# New Controller concept



## MetalHead74 (Sep 21, 2011)

Hello everyone, 

 Some friends and I had this new idea about a controller for PS3 or Xbox.

The main reason for this is to make the controller more precise and accurate like a mouse.
I have been a avid PC gamer for many years and i love FPS games but i cant stand them on console.So i was thinking what could make a controller more like a mouse and i think we have come up with a good idea and i was wanting to get some honest opinions on it.

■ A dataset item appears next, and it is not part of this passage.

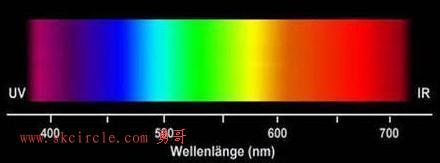 机器视觉中的光源选型及打光方案分析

So what we thought was to replace the analog sticks with touch pads like you have on a laptop!
I think if done right it would be almost as good as a mouse. Im not looking to make a mod like this myself it was just an idea and would like some feedback to see what other people think.Would it work? What problems would there be? 

 Here is a rough draft...







Oh and also the pads would be buttons just like the analog sticks are buttons just push them down while still haveing control !


----------



## Frizz (Sep 21, 2011)

Good idea, although instead of touch screens it might be better to use touch pads, as when touch screens get dirty or moist it interrupts the tracking of your fingers.


----------



## Jstn7477 (Sep 21, 2011)

Probably something like the "squircle" on the old Microsoft Zune players would be better than a touchscreen. I don't think there's much need to display information on a screen in that location, not to mention how detrimental it would be to battery life.


----------



## MetalHead74 (Sep 21, 2011)

Yes i agree the kind like a laptop pc has for mouse.


----------



## Mussels (Sep 21, 2011)

the precision would be woeful compared to analogue sticks, and you couldnt use them for movement any more.

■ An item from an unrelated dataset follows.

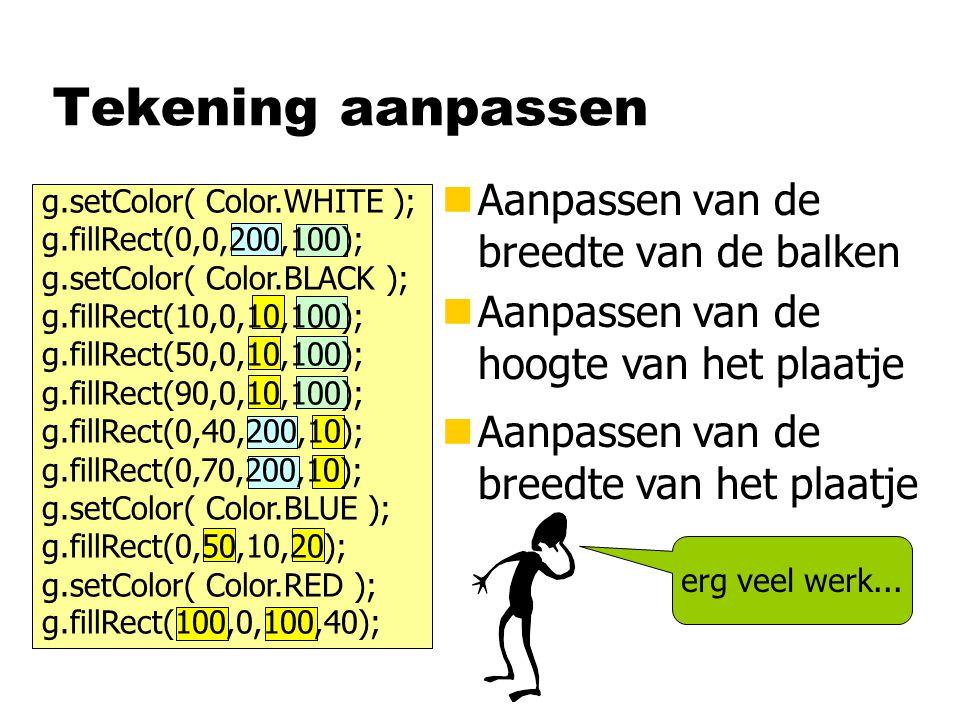 Tekening aanpassen nAanpassen van de breedte van de balken nAanpassen van de hoogte van het plaatje nAanpassen van de breedte van het plaatje g.setCol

try gaming on a PC with a touchpad and you'll see the kind of problems i'm talking about.


you're talking about removing the most important part of a controller, which is the great precision (which translates into adjustable speeds for movement, turning, etc) of analogue sticks. in no way can a touchpad even match that, let alone beat it.


----------



## ViperXTR (Sep 21, 2011)

ive also had a similar idea long ago when i first played my first person shooter game in the nintendo ds, the touchscreen was used for aiming and it felt more natural compared to the analog sticks


----------



## MetalHead74 (Sep 21, 2011)

Mussels said:


> the precision would be woeful compared to analogue sticks, and you couldnt use them for movement any more.
> 
> 
> try gaming on a PC with a touchpad and you'll see the kind of problems i'm talking about.
> ...



Ahhh very good point you make about the speed.. i didnt think of that. hmm well maybe just have a pad on the right and leave the stick on the left for movement... hmm


----------



## LordJummy (Sep 21, 2011)

absolutely agree with mussels. I think touchpads/screens would be far far worse than analogue sticks. it would be inferior in just about every way possible. sensitivity, accuracy, speed, feedback, tactile sensation, sound, etc.


----------



## Kreij (Sep 21, 2011)

Replacing the analog sticks with small trackballs might work pretty well.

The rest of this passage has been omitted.